Müşteriye para iadesi
İhracatçımız yurt dışından gelen müşterisine ürününün satış bağlantısını yapmış, ürünü ve iş için ürünün beraberinde istenilen diğer aksesuarların bir kısmını da üretmiş. Müşterinin talebi üzerine de bazı aksesuarları üretmemiş.
Satışın ödeme şekli de akreditif olarak anlaşılmış. Ancak, akreditif metni içerisinde “Partial shipment allowed / Kısmi yüklemeye izin verilir" ifadesi olmadığından üreticimiz müşterinin talebi üzerine ve yüklemenin gecikmemesi için akreditif metnine uygun belgeleri tüm satış bedeli üzerinden hazırlayarak bankaya vermiş. Doğal olarak da yüklemesini yapmadığı ürünlerin de mal bedellerini akreditiften tahsil etmiş.
Bu işlem, müşteri ile karşılıklı mutabakat sonucu ile yapıldığından, ahlaki bir sorun ile karşı karşıya değiliz. Zira, fazladan tahsil edilen bu bedel karşılığında daha sonra bedelsiz olarak malzeme gönderilmesi veya başka bir siparişte bu kadar indirim yapılması için prensipte anlaşmaya varılmış.
Buraya kadar sorun yok. Ne zaman müşteri “Ben bu parayı geri istiyorum" demiş, işte o zaman işletmede kriz baş göstermiş. Paranın nasıl ve ne şekilde müşteriye geri ödenebileceği veya ödenmesi gerektiği konusunda rivayetler ve öneriler dolaşmaya başlamış.
Muhasebeci “%20 kurumlar vergisini kesip nakit ödeyelim" diye bir öneri getirmiş. Satış temsilcisi de “Bu insanlar iyi müşteri, ileride oluşabilecek ticaretin önünü açmak için böyle bir kesinti yapmak uygun olmaz" demiş. Bilgisine güvendikleri bir dostlarına sormuşlar onun fikri de kesinti yapılmaması olmuş. Ancak, muhasebecinin de önerisini dikkate alarak, ödenecek bu miktarın kazanç hanesinden çıkarılabilmesi için, karşı taraftan bir hata raporu alınmasını ve paranın bu hata raporu çerçevesinde “Garanti karşılığı geri ödeme" olarak yapılması seçeneğini önermiş.
Siz olsanız ne yaparsınız?
Önerilen her üç seçenek de geçerli seçenekler.
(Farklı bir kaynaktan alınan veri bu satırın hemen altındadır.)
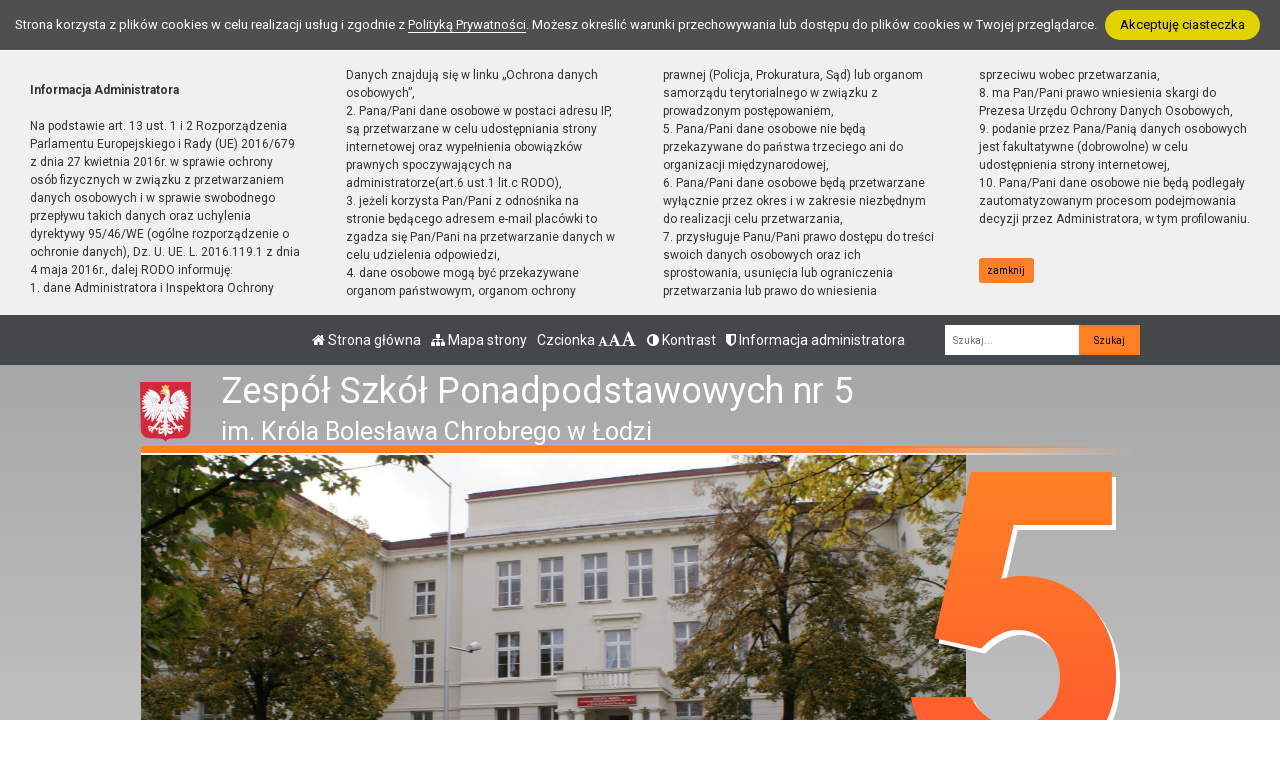

--- FILE ---
content_type: text/css
request_url: https://zsp5lodz.pl/sites/5d90d98f7fe8a/css/tinymce.css?version=1742986494
body_size: 1218
content:
@import url("https://fonts.googleapis.com/css?family=Roboto:300,400,500,700&subset=latin-ext");img.left{float:left;margin:0 1.5rem 1.5rem 0}img.center{display:block;margin:auto}img.right{float:right;margin:0 0 1.5rem 1.5rem}.color-red{color:red}.color-green{color:green}.color-main{color:blue}.color-default{color:#000}.border-color-red{border-color:red !important;color:red}.border-color-green{border-color:green !important;color:green}.border-color-main{border-color:blue !important;color:blue}.border-color-default{border-color:#000 !important;color:#000}small{font-size:75%}.bold{font-weight:bold}.left{text-align:left}.right{text-align:right}.center{text-align:center}blockquote{border-left:4px solid #44484b;color:#686868;font-size:19px;font-style:italic;line-height:1.4736842105;margin-bottom:28px;overflow:hidden;padding:0 0 0 24px}blockquote blockquote:not(.alignleft):not(.alignright){margin-left:0}blockquote:before,blockquote:after{content:"";display:table}blockquote:after{clear:both}blockquote>:last-child{margin-bottom:0}blockquote cite,blockquote small{color:#1a1a1a;font-size:16px;line-height:1.75}blockquote em,blockquote i,blockquote cite{font-style:normal}blockquote strong,blockquote b{font-weight:400}blockquote.alignleft,blockquote.alignright{border:0 solid #1a1a1a;border-top-width:4px;padding:18px 0 0;width:-webkit-calc(50% - 14px);width:calc(50% - 14px)}h1{font-family:"Roboto",sans-serif;color:#bf4e00;margin:10px 0}.content-module-ukraine,.mce-content-body,.content-module-news,.module-icons,.content-module-text{line-height:1.5em}.content-module-ukraine img,.mce-content-body img,.content-module-news img,.module-icons img,.content-module-text img{border:0px solid #000}.content-module-ukraine a,.mce-content-body a,.content-module-news a,.module-icons a,.content-module-text a{text-decoration:underline;color:#bf4e00}.content-module-ukraine h1,.content-module-ukraine h2,.content-module-ukraine h3,.content-module-ukraine h4,.content-module-ukraine h5,.content-module-ukraine h6,.mce-content-body h1,.mce-content-body h2,.mce-content-body h3,.mce-content-body h4,.mce-content-body h5,.mce-content-body h6,.content-module-news h1,.content-module-news h2,.content-module-news h3,.content-module-news h4,.content-module-news h5,.content-module-news h6,.module-icons h1,.module-icons h2,.module-icons h3,.module-icons h4,.module-icons h5,.module-icons h6,.content-module-text h1,.content-module-text h2,.content-module-text h3,.content-module-text h4,.content-module-text h5,.content-module-text h6{font-family:"Roboto",sans-serif;color:#bf4e00;margin:10px 0}.content-module-ukraine h1 a,.content-module-ukraine h2 a,.content-module-ukraine h3 a,.content-module-ukraine h4 a,.content-module-ukraine h5 a,.content-module-ukraine h6 a,.mce-content-body h1 a,.mce-content-body h2 a,.mce-content-body h3 a,.mce-content-body h4 a,.mce-content-body h5 a,.mce-content-body h6 a,.content-module-news h1 a,.content-module-news h2 a,.content-module-news h3 a,.content-module-news h4 a,.content-module-news h5 a,.content-module-news h6 a,.module-icons h1 a,.module-icons h2 a,.module-icons h3 a,.module-icons h4 a,.module-icons h5 a,.module-icons h6 a,.content-module-text h1 a,.content-module-text h2 a,.content-module-text h3 a,.content-module-text h4 a,.content-module-text h5 a,.content-module-text h6 a{color:currentColor}.content-module-ukraine h1,.mce-content-body h1,.content-module-news h1,.module-icons h1,.content-module-text h1{font-size:3rem}.content-module-ukraine h2,.mce-content-body h2,.content-module-news h2,.module-icons h2,.content-module-text h2{font-size:2.75rem}.content-module-ukraine h3,.mce-content-body h3,.content-module-news h3,.module-icons h3,.content-module-text h3{font-size:2.5rem}.content-module-ukraine h4,.mce-content-body h4,.content-module-news h4,.module-icons h4,.content-module-text h4{font-size:2.25rem}.content-module-ukraine h5,.mce-content-body h5,.content-module-news h5,.module-icons h5,.content-module-text h5{font-size:2rem}.content-module-ukraine h6,.mce-content-body h6,.content-module-news h6,.module-icons h6,.content-module-text h6{font-size:1.75rem}.mce-content-body{border:15px solid #efefef}table{width:100%;margin:15px 0}table thead tr{background:#ff7f26;color:#000}table tbody th{background:#ff7f26;color:#000}table tbody tr:nth-child(even){background:none;color:inherit}table tbody tr:nth-child(odd){background:#eee;color:inherit}table th,table td{padding:5px 10px}table th{font-size:1.25em;padding-top:10px;padding-bottom:10px}

/*# sourceMappingURL=tinymce.css.map */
Muhasebecinin “Vergi kesilerek ödeme yapılması" önerisi prensip olarak makul amma kesinti oranı rahatsız edici. Çünkü işletmelerin gerçekte ödedikleri kurumlar vergisi oranı, genellikle yasal limitin oldukça altında kalıyor. Dolayısıyla da bu seçenek kullanılacaksa, işletmenin ödediği kurumlar vergisi oranı ne ise ödenecek paradan, o oranda kesinti yapılarak ödenmesi daha uygun bir davranış olacaktır.
Satış temsilcisi de doğru düşünüyor. Çünkü bir kesinti yapılarak eksik ödeme yapılması ve müşteri memnuniyetinin önünün kesilmesi, ileride oluşabilecek satış bağlantılarının da önünü kesecektir. Amma bu durumda ödenecek bedelin muhasebeden nasıl çıkış yapılacağı, kurallara bağlı muhasebeciden veto görüyor. Başka bir bilenin önerisi, bu miktarın ortaklardan birisinin üzerine çıkış yapılması ve sonra bunun halledilmesi oluyor. Bunu da ortaklar “Bunu düşünmemiz gerekir" diyerek öteliyorlar.
Hata raporu alınması seçeneği, biri satış temsilcisinden ve diğeri üretim müdüründen olmak üzere iki kere veto görüyor. “Sağlam giden ürünümüze böyle bir rapor aldırıp, tescilli bozuk yapılmamalı" deniliyor ki çok haklılar.
Her üç seçenek de geçerli ve uygulanabilir. Hangisinin uygulanabileceği firmanın kurumsal ve ortaklık yapısına, müşteri ile olan geleceğe yönelik beklentilere ve muhasebecimizin, yasal çerçevede kalmak kaydıyla, esnek uygulamalara ne kadar uyumlu olduğuna bağlıdır.